BEGIN DATA

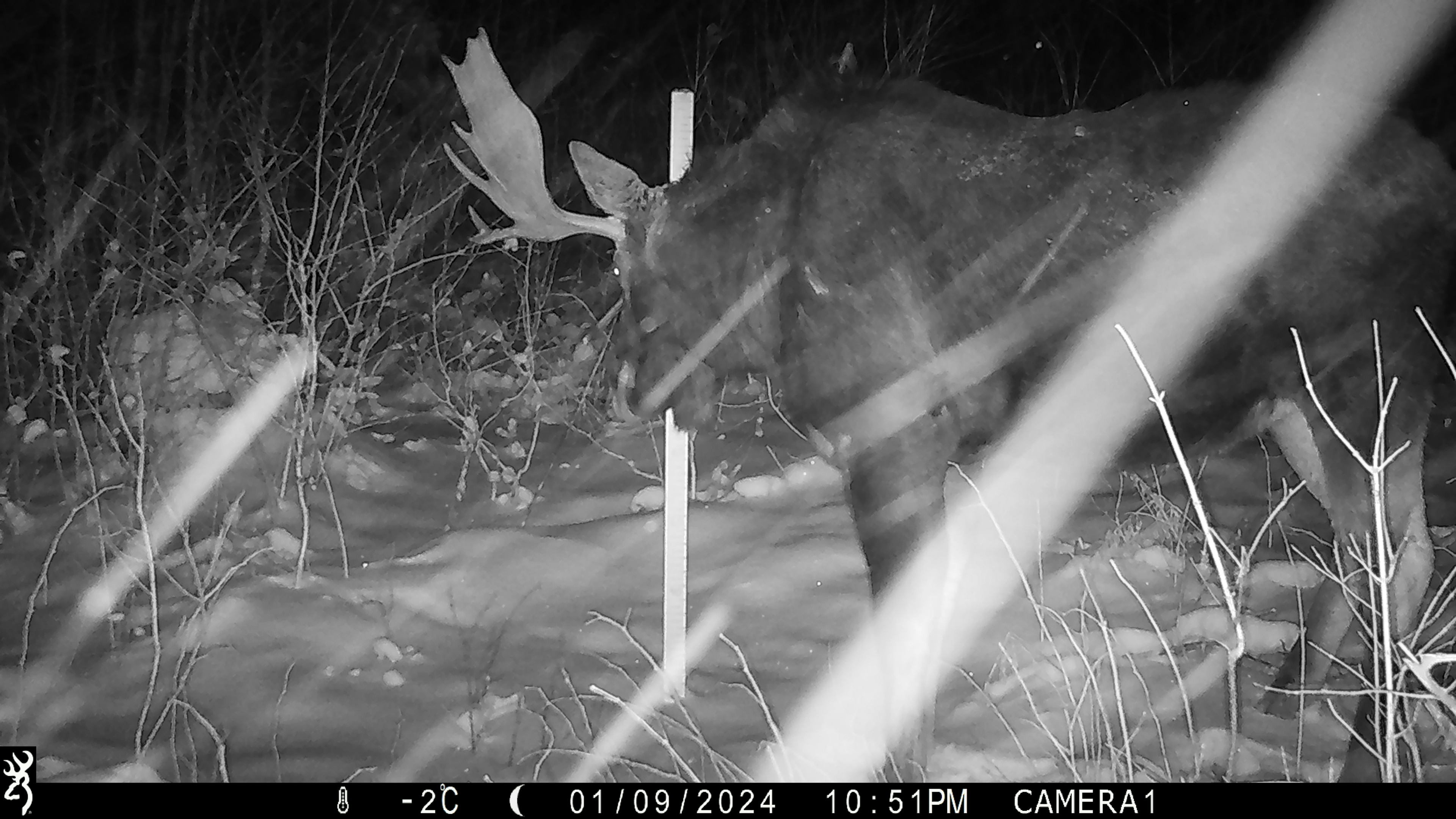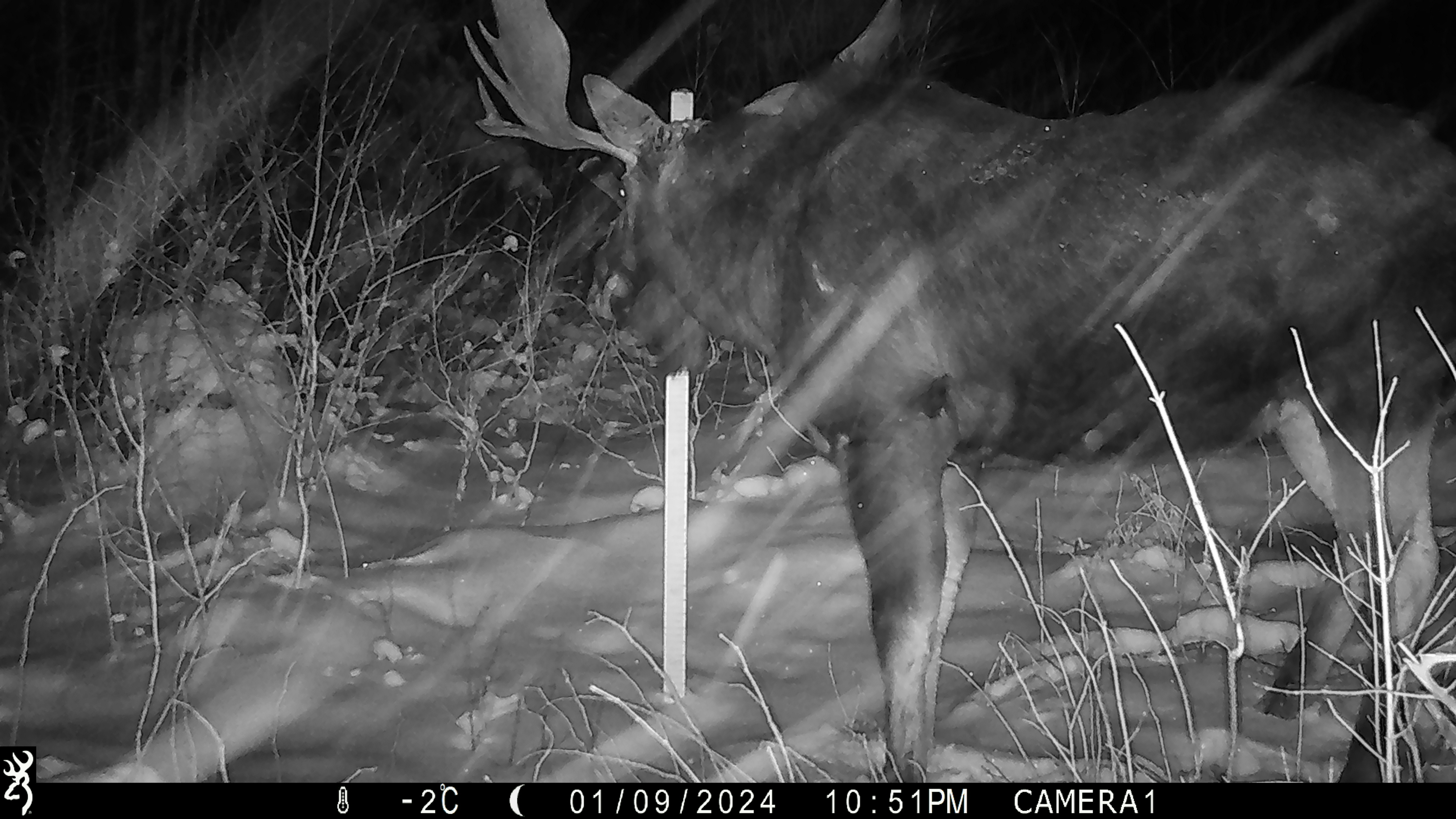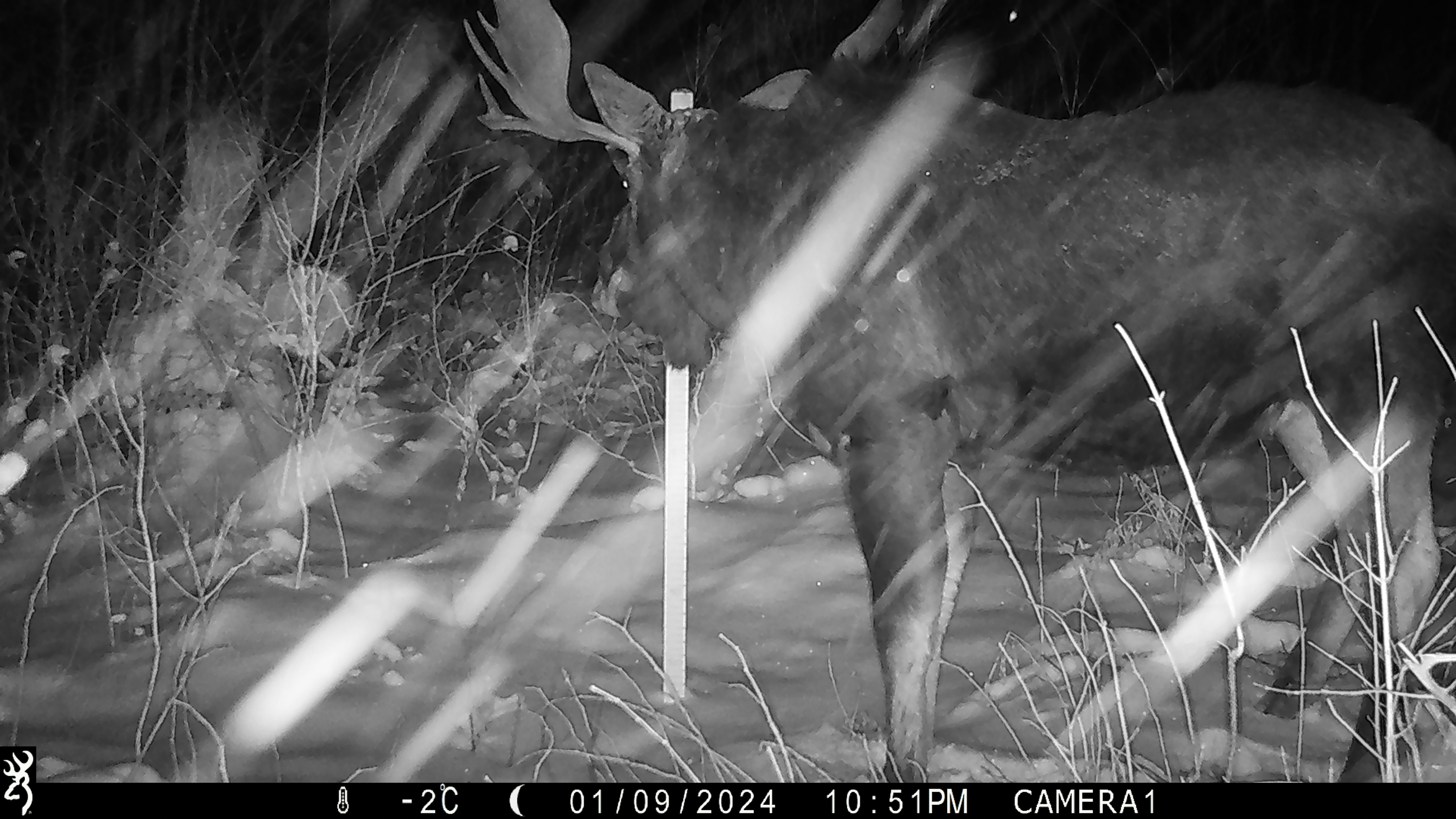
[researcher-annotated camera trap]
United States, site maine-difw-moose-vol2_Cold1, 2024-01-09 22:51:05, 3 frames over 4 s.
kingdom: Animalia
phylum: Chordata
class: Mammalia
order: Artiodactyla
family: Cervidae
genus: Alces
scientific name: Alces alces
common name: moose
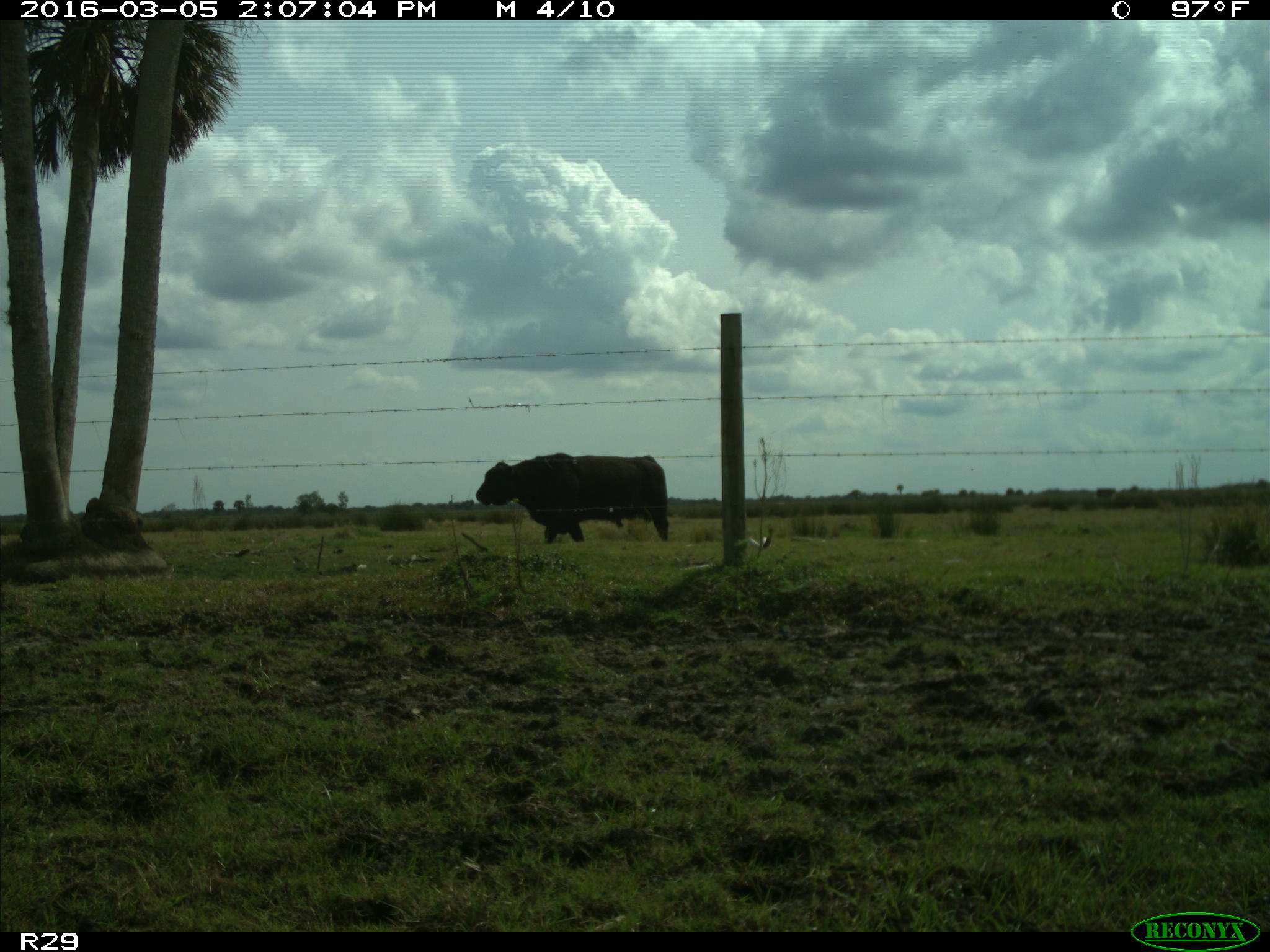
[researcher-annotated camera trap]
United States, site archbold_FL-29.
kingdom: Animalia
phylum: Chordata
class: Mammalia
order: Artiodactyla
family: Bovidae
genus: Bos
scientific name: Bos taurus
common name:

END DATA

Only lines containing the string "States" belong in the answer; find them in the data above and copy them.

United States, site maine-difw-moose-vol2_Cold1, 2024-01-09 22:51:05, 3 frames over 4 s.
United States, site archbold_FL-29.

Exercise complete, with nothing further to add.